Corey Airport Services sued Clear Channel and the city over the contract 12 years ago and was one of the pre-qualified bidders. But in a letter last fall to the city’s procurement department, Corey president Diane McIver wrote that her firm would not submit a bid because it felt the required minimum $10 million bid was unrealistic, the transition was unrealistic for a new contractor, and requests for changes to address other issues were also denied.

“We wish it had been a different process and that the comments and concerns of the other qualified bidders had been considered,” said Corey’s attorney Ken Rickert on Monday. “At this point we don’t plan to pursue it any further.”

The other two pre-qualified bidders also wrote letters to the city, with Titan calling the requirements “off market” and JCDecaux writing that the minimum bid was “unrealistically high” and that the terms were “such that it would not be possible for us to create an advertising program in line with international standards, nor to make it a reasonably profitable enterprise.”
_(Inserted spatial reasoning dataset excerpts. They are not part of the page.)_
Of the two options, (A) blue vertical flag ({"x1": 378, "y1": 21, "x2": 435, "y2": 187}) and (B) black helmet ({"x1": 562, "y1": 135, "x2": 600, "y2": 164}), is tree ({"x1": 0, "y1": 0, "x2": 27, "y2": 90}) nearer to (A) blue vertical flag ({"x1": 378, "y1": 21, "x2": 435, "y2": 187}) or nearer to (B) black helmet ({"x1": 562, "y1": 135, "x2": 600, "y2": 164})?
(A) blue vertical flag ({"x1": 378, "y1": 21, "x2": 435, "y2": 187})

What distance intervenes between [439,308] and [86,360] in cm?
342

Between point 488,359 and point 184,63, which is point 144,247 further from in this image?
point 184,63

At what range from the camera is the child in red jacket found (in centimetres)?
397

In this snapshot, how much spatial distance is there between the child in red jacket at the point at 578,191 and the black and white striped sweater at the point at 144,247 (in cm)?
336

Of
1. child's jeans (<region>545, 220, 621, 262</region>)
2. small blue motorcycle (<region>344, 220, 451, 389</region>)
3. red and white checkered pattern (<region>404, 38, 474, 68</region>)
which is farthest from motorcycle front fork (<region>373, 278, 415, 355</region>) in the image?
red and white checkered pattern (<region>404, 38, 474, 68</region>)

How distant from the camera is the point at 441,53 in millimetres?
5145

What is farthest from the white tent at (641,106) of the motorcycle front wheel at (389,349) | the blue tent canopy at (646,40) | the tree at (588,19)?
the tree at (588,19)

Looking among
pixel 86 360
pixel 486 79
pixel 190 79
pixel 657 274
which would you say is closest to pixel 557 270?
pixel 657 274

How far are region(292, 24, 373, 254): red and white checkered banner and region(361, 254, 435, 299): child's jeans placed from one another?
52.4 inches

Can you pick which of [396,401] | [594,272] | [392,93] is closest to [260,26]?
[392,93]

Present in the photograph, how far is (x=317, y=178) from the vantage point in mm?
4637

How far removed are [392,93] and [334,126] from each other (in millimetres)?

Corey’s lawsuit in 2003 claimed the city of Atlanta and Hartsfield-Jackson International broke the law by steering the contract to a competitor with political connections, Clear Channel. Clear Channel’s minority partner, Barbara Fouch, was a longtime friend of the late former Mayor Maynard Jackson.

Corey settled with the city in 2011. A federal appeals court in June 2012 tossed out a jury verdict in Corey’s favor, vacating the portion of the damages that were to be paid by Clear Channel and Fouch, who died in July 2012. The Atlanta airport advertising contract was not rebid until 2014.